It wasn’t long after Donald Trump returned to the White House when he and his team started focusing on security details — or more to the point, ending protections for those he didn’t like.
But in the weeks and months that followed, protective details also came to the fore for the opposite reason: Some people that the Republican president does like started receiving enormous security contingents.
At the FBI, for example, the bureau’s deputy director has traditionally maintained a relatively low public profile and has never needed a security team. NBC News reported in April, however, that former conservative media personality Dan Bongino has received 24-hour security from a sizable contingent of agents.
A month later, CBS News ran a related report about White House border czar Tom Homan receiving a security detail that one administration official described as “extravagant,” costing roughly $1 million per month in taxpayer money. The report added, “The border czar at times travels in a four-vehicle motorcade — more cars than the two-car package cabinet members typically use.”
It’s against this backdrop that The Washington Post reported on the most egregious example to date.

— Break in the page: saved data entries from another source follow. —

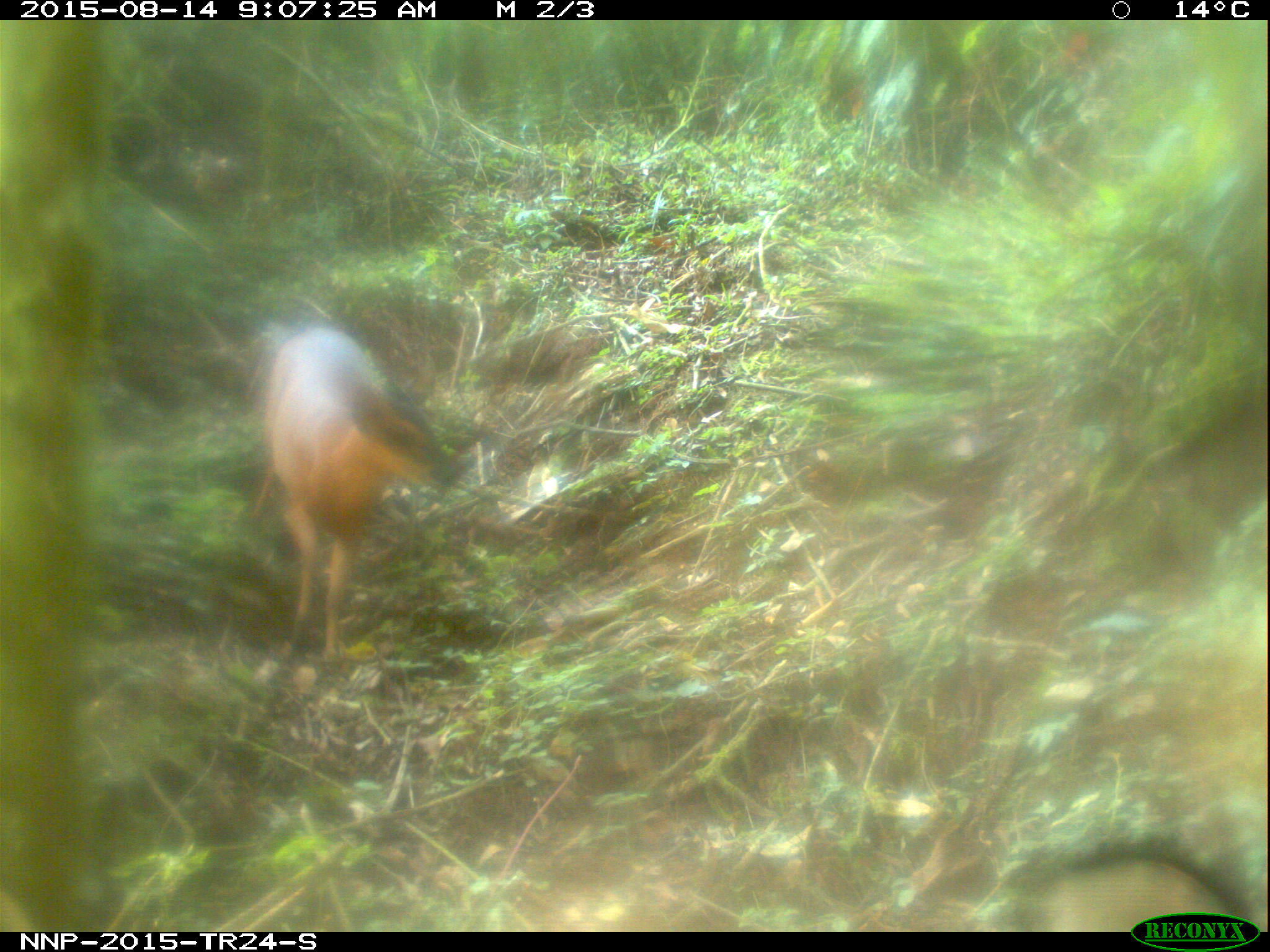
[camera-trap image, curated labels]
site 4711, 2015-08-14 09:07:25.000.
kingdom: Animalia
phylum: Chordata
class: Mammalia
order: Artiodactyla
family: Bovidae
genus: Cephalophus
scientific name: Cephalophus nigrifrons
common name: black-fronted duiker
Cephalophus nigrifrons (black-fronted duiker), count 1.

Defense Secretary Pete Hegseth’s unusually large personal security requirements are straining the Army agency tasked with protecting him as it pulls agents from criminal investigations to safeguard family residences in Minnesota, Tennessee and D.C., according to numerous officials familiar with the operation.
The Post’s report, which has not been independently verified by MSNBC or NBC News, added that this multimillion-dollar initiative has forced the Army’s Criminal Investigation Division to even “monitor residences belonging to the Hegseths’ former spouses.”

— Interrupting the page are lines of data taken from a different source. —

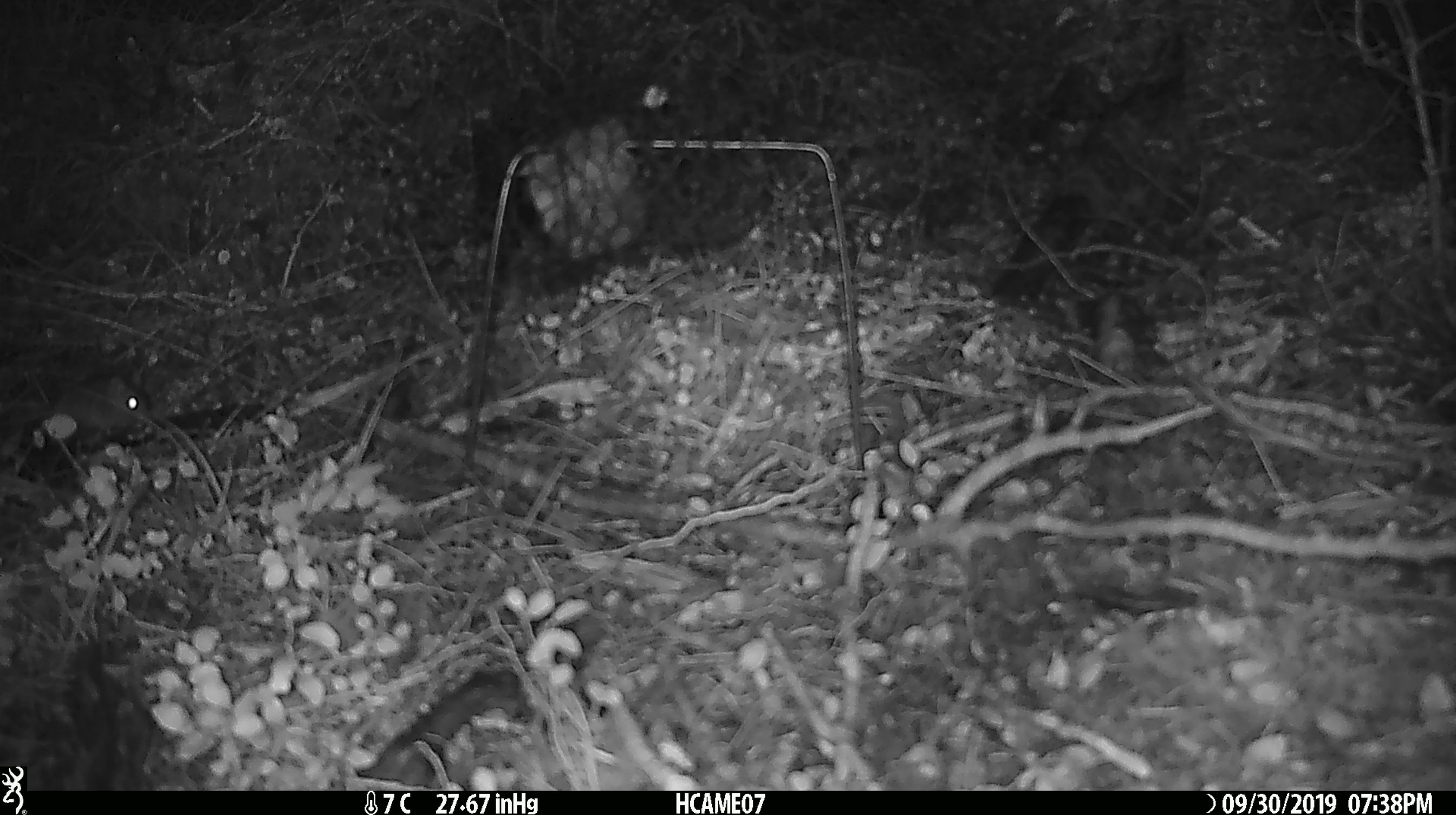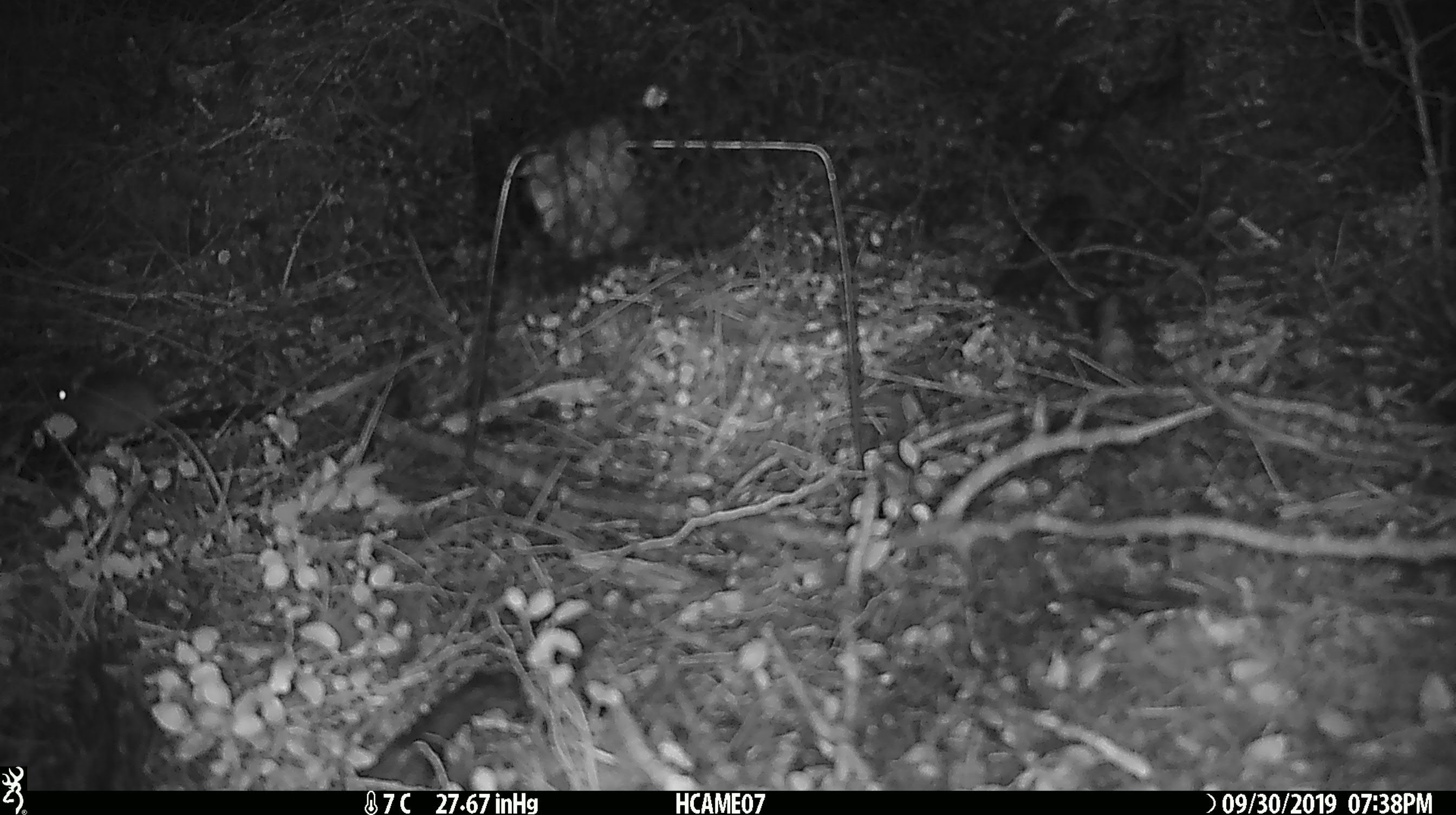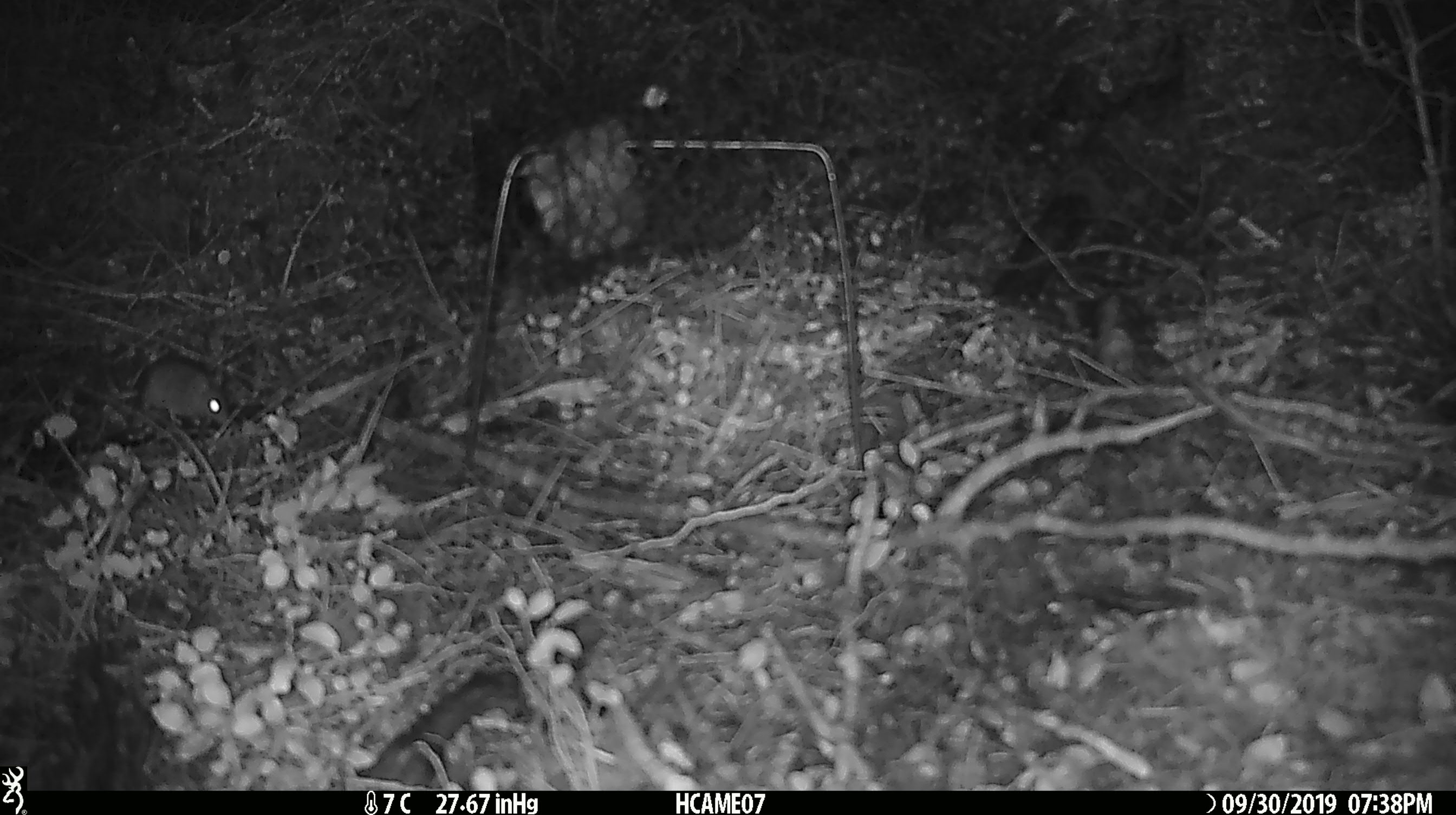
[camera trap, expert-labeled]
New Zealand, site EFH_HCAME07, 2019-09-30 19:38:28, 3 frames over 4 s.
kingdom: Animalia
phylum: Chordata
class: Mammalia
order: Rodentia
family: Muridae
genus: Mus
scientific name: Mus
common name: mouse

Naturally, this is applying new strains on the Army agency and its budget. The Post spoke to one insider who said, “We have complete inability to achieve our most basic missions.”
The secretary and the Pentagon declined to comment.
The reporting, if accurate, is itself striking, but I continue to believe there’s a related story behind the story: On a very regular basis, Defense Department insiders have appeared quite eager to let the public know about Hegseth-related controversies, suggesting the former Fox News host still has more than his share of critics within the building.